Prior computational models trained on high-resolution medical images generally downsize images using interpolation methods, which are provided as a part of standard machine learning packages including PyTorch and OpenCV. However, such approaches have been shown to result in degraded performance, raising the possibility of using learned approaches, such as autoencoders \cite{sabottke2020resolution}. Autoencoders are classic machine learning models consisting of encoders, which encode input images as downsized latent representations, and decoders, which decode latent representations back to the pixel space \cite{kingma2013vae,he2021masked,vincent2008}. In this work, we specifically focus on autoencoders that generate structured latent representations interpretable as downsized images.
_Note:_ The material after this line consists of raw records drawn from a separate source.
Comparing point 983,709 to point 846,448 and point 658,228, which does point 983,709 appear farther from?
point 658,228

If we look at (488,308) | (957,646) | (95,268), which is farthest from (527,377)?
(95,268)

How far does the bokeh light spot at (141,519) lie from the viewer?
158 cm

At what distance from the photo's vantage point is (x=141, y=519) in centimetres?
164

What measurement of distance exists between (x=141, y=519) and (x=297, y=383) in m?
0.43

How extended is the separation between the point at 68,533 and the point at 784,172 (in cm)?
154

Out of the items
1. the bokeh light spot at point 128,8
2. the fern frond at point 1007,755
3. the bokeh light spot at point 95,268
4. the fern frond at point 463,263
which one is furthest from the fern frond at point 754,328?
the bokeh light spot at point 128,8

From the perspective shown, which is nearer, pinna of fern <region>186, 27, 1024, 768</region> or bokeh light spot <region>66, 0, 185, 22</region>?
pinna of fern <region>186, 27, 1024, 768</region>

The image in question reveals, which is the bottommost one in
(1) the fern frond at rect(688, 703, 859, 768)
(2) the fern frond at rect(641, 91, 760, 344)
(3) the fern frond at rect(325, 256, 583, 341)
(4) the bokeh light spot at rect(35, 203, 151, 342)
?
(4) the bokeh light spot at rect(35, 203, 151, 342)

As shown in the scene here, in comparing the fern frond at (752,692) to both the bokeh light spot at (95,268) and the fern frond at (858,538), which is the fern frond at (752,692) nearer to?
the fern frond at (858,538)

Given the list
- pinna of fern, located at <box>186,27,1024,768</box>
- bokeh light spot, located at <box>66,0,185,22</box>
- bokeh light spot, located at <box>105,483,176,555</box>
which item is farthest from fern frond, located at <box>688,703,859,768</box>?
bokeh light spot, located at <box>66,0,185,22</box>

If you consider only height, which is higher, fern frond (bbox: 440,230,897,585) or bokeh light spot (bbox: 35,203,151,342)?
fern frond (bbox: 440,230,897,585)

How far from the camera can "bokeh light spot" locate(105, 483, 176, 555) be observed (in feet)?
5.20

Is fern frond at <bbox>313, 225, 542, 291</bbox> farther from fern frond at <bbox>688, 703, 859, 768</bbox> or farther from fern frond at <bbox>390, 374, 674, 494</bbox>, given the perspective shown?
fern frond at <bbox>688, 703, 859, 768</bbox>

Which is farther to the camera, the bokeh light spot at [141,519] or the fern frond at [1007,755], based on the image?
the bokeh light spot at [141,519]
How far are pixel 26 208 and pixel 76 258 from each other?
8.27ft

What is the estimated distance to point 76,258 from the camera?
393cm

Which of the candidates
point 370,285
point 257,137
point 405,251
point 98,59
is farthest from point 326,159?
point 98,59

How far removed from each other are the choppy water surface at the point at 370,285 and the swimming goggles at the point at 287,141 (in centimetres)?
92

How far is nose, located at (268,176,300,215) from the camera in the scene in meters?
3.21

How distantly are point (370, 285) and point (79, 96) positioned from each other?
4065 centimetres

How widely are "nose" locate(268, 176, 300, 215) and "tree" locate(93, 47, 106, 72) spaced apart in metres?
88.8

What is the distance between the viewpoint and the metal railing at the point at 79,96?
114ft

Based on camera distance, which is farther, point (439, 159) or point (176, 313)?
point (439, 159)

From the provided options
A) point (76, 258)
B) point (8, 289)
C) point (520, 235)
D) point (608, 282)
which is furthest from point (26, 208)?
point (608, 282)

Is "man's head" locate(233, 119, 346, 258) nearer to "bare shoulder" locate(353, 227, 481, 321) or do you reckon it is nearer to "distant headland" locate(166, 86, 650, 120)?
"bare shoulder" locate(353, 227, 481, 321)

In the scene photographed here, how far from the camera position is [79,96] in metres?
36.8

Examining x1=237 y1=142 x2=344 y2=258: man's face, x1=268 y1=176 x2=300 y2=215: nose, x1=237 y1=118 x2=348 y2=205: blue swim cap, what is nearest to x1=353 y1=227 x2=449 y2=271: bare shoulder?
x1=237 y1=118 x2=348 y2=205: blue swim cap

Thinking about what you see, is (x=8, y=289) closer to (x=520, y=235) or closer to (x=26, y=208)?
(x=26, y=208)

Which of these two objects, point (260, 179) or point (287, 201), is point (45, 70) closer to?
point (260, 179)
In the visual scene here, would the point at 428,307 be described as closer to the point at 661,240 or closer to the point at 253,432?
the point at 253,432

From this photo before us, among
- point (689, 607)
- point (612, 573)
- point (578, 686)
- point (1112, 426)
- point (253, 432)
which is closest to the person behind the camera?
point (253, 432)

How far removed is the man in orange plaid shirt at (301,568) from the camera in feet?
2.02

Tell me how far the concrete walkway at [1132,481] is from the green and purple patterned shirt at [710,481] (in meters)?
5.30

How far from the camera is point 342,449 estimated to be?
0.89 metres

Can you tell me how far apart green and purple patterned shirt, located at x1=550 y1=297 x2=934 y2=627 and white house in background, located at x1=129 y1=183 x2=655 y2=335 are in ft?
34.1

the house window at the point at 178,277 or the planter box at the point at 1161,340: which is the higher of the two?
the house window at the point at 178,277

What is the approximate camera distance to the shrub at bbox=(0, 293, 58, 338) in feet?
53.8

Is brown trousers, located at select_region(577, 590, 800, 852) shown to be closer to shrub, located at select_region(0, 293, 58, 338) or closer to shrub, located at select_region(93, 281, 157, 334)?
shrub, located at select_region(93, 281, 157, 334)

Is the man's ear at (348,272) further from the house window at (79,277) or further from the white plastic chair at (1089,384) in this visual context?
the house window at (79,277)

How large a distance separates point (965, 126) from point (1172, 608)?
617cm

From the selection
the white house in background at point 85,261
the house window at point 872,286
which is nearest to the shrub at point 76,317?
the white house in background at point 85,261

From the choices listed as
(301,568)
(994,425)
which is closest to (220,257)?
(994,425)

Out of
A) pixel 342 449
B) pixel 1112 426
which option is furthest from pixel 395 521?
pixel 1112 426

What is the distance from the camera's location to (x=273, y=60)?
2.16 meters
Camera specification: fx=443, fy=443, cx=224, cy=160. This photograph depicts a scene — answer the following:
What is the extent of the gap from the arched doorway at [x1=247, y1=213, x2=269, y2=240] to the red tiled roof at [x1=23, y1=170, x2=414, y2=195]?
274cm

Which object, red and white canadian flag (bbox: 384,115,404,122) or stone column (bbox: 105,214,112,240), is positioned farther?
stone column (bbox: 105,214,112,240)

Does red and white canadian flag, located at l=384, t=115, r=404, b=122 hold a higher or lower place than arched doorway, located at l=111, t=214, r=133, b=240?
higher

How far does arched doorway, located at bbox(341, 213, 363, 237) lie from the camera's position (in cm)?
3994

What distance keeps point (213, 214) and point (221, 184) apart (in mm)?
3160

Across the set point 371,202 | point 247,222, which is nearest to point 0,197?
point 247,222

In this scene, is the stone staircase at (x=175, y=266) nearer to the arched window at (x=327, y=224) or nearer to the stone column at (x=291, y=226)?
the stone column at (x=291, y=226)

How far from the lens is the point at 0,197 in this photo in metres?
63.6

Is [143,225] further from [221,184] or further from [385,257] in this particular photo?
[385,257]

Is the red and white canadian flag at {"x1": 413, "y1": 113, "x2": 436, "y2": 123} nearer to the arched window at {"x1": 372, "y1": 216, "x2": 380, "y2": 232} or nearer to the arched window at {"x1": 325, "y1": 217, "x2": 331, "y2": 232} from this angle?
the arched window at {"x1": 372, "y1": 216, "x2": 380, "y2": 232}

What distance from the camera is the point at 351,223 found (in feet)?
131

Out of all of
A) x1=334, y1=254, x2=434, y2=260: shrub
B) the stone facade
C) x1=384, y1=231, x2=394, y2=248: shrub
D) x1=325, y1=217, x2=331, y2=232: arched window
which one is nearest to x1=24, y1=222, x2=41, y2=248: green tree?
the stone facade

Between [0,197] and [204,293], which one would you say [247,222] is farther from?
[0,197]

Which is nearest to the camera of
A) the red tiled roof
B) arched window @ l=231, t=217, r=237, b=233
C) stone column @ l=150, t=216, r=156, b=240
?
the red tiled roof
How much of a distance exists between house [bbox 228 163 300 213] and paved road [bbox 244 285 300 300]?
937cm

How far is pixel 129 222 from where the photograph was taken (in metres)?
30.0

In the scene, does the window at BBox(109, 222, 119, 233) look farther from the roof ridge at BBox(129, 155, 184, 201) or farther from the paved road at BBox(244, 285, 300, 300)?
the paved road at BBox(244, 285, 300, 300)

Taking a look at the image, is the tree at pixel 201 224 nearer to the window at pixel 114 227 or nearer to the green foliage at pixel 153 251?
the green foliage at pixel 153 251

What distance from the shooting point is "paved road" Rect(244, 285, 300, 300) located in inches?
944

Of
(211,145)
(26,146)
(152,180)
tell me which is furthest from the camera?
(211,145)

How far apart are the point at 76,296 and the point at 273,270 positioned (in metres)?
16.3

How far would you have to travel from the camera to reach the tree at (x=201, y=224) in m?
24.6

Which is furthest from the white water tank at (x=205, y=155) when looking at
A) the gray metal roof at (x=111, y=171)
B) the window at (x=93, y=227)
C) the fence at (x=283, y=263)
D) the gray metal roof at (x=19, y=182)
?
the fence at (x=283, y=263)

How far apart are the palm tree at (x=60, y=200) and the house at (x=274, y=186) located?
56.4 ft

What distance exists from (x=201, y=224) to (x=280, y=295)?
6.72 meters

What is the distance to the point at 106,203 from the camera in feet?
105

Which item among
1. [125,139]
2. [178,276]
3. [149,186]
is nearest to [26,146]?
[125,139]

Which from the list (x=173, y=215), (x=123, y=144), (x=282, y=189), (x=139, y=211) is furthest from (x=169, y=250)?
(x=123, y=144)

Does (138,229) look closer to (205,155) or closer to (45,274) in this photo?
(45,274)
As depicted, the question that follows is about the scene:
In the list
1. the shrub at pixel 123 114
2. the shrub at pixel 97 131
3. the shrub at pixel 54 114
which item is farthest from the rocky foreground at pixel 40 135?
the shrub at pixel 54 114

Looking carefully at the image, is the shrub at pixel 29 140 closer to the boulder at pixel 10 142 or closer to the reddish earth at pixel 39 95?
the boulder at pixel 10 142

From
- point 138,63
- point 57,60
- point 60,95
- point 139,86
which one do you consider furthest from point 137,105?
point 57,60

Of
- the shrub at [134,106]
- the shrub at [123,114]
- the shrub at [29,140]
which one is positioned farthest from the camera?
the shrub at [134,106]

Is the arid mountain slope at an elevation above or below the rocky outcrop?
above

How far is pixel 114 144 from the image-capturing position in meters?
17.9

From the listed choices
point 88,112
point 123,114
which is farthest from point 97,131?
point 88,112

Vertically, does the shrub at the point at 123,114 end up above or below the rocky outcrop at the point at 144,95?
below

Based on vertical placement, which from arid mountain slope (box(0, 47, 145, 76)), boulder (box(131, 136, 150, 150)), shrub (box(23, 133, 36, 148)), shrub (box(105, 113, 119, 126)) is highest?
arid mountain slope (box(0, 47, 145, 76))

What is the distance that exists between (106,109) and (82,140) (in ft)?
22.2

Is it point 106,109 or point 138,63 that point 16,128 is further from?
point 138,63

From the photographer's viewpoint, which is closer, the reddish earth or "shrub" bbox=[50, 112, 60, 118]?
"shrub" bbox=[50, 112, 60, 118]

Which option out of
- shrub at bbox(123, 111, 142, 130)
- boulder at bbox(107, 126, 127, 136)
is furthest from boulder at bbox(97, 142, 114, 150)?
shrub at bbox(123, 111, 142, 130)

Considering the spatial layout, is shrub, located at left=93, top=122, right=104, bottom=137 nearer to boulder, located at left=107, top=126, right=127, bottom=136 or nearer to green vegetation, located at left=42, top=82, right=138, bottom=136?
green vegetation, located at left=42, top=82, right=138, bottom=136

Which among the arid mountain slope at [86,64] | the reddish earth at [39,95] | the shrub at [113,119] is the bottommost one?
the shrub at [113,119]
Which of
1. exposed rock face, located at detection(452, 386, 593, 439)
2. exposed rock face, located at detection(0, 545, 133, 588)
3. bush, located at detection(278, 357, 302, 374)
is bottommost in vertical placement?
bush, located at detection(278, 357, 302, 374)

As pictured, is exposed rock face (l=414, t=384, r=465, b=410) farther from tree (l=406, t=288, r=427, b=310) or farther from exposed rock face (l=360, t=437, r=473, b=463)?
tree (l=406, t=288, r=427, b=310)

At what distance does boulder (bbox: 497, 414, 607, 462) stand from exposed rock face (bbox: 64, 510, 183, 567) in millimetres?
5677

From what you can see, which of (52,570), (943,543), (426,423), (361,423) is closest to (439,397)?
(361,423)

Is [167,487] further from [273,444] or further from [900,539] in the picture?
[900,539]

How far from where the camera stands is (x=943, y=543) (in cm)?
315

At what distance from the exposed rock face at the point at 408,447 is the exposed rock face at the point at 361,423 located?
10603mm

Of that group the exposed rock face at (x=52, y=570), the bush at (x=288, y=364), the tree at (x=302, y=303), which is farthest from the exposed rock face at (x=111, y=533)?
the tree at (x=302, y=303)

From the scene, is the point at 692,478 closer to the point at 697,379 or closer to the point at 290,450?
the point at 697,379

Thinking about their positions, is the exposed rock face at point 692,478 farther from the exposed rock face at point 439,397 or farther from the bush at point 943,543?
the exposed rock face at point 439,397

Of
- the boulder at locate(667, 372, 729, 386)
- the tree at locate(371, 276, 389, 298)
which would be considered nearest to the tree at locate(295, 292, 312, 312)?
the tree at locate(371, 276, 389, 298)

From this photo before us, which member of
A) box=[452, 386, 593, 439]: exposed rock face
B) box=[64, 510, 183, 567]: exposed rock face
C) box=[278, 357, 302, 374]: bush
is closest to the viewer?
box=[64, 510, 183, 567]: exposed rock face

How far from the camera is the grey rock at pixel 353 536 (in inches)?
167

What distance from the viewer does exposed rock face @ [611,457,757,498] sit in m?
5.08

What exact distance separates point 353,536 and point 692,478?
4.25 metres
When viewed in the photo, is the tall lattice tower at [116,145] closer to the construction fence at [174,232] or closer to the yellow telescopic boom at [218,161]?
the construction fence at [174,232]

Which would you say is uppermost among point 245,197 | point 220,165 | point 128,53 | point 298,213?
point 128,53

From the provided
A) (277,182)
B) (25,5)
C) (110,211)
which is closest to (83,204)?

We note here that many standard autoencoders instead yield latent representations that take the form of vectors \cite{he2021masked,zhou2023mae}; we consider these models out of scope for this work, since resulting latents cannot be used as drop-in replacements for images in CAD pipelines and will require downstream architecture modifications (particularly for fully-convolutional CAD models). Additionally as mentioned in the introduction (Section \ref{sec:intro}), it is unclear whether existing natural image autoencoders \cite{rombach2022high,kingma2013vae,esser2021taming,openimages} can effectively capture fine-grained clinically-relevant features. Therefore, in our work, we focus on developing and evaluating large-scale, generalizable autoencoders capable of operating on diverse features, anatomical regions, and modalities.